Task instructions:
Can you give the lines from the one containing "What distance is the" through the last line as a numbered list, skipping blank lines and leaving out the pictures?

-------------------------

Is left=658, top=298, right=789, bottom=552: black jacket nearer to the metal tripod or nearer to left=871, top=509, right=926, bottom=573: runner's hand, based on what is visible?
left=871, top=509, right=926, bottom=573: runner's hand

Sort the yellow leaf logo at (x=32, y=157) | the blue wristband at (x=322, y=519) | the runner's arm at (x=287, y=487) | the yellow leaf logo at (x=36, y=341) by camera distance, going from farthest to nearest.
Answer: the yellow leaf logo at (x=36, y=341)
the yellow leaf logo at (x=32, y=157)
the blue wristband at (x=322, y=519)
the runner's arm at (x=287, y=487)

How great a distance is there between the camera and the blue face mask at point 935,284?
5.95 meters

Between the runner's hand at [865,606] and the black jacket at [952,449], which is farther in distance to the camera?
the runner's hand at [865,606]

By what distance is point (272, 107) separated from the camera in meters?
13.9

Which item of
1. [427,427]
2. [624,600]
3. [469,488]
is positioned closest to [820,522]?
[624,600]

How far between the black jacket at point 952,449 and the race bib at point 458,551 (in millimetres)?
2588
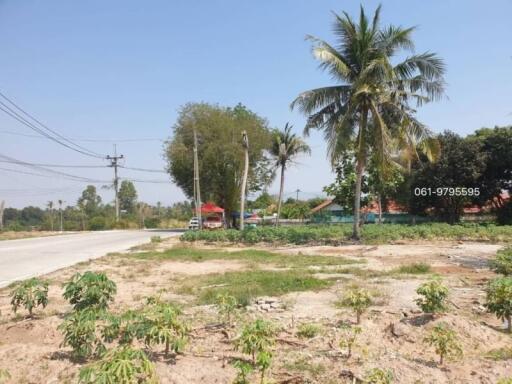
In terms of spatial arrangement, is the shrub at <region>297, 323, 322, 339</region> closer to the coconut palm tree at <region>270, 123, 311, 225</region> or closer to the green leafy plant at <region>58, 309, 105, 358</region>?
the green leafy plant at <region>58, 309, 105, 358</region>

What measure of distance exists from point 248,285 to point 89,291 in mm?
5015

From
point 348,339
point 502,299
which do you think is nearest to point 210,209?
point 502,299

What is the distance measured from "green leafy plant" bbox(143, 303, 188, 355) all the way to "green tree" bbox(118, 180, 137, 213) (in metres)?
85.2

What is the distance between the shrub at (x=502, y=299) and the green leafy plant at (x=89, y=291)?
196 inches

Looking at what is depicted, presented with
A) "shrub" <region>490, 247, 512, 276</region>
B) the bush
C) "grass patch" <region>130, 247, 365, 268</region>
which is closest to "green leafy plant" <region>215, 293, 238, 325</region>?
"shrub" <region>490, 247, 512, 276</region>

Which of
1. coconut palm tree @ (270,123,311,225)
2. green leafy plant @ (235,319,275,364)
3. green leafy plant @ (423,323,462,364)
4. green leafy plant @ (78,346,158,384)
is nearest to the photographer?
green leafy plant @ (78,346,158,384)

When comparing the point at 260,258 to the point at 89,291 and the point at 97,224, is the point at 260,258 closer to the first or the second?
the point at 89,291

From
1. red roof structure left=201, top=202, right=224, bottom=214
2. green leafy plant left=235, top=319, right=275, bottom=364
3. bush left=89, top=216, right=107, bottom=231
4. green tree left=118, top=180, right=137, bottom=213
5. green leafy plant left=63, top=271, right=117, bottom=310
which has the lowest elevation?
green leafy plant left=235, top=319, right=275, bottom=364

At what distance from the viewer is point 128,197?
88312 millimetres

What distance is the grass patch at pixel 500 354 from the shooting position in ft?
16.8

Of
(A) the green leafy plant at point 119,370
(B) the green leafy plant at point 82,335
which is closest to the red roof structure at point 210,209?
(B) the green leafy plant at point 82,335

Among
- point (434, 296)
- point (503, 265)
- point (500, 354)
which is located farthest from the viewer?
point (503, 265)

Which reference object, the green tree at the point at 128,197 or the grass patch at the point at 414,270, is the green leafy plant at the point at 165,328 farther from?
the green tree at the point at 128,197

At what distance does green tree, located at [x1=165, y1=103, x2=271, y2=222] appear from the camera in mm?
42375
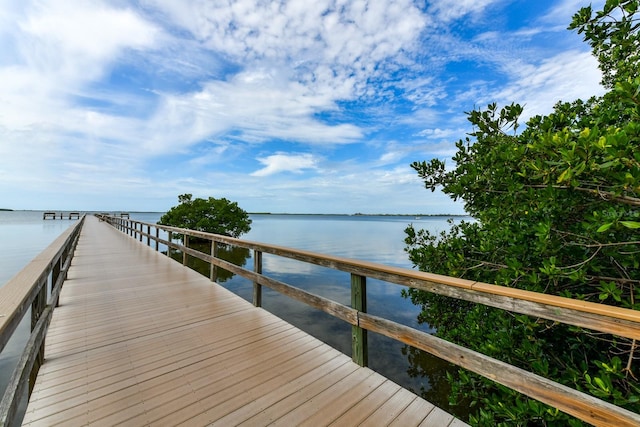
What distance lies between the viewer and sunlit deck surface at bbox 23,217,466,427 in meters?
1.75

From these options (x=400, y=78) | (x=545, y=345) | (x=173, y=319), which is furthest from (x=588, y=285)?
(x=400, y=78)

-------------------------

Exercise solution:
1. What distance is the grass patch at pixel 500 354 from the shooting position in ft?
2. 16.8
3. Of
4. (A) the green leafy plant at point 119,370
5. (B) the green leafy plant at point 82,335
6. which is closest to the red roof structure at point 210,209?
7. (B) the green leafy plant at point 82,335
8. Among
9. - point (434, 296)
10. - point (503, 265)
11. - point (500, 354)
12. which is located farthest from the viewer?
13. point (503, 265)
14. Which reference object, the green tree at the point at 128,197 or the grass patch at the point at 414,270, is the green leafy plant at the point at 165,328 farther from?
15. the green tree at the point at 128,197
16. At what distance does green tree, located at [x1=165, y1=103, x2=271, y2=222] appear from the camera in mm?
17. 42375
18. What distance lies between the viewer and sunlit deck surface at bbox 23,217,466,427 in meters?
19. 1.75
20. From these options (x=400, y=78) | (x=545, y=345) | (x=173, y=319), which is furthest from (x=588, y=285)?
21. (x=400, y=78)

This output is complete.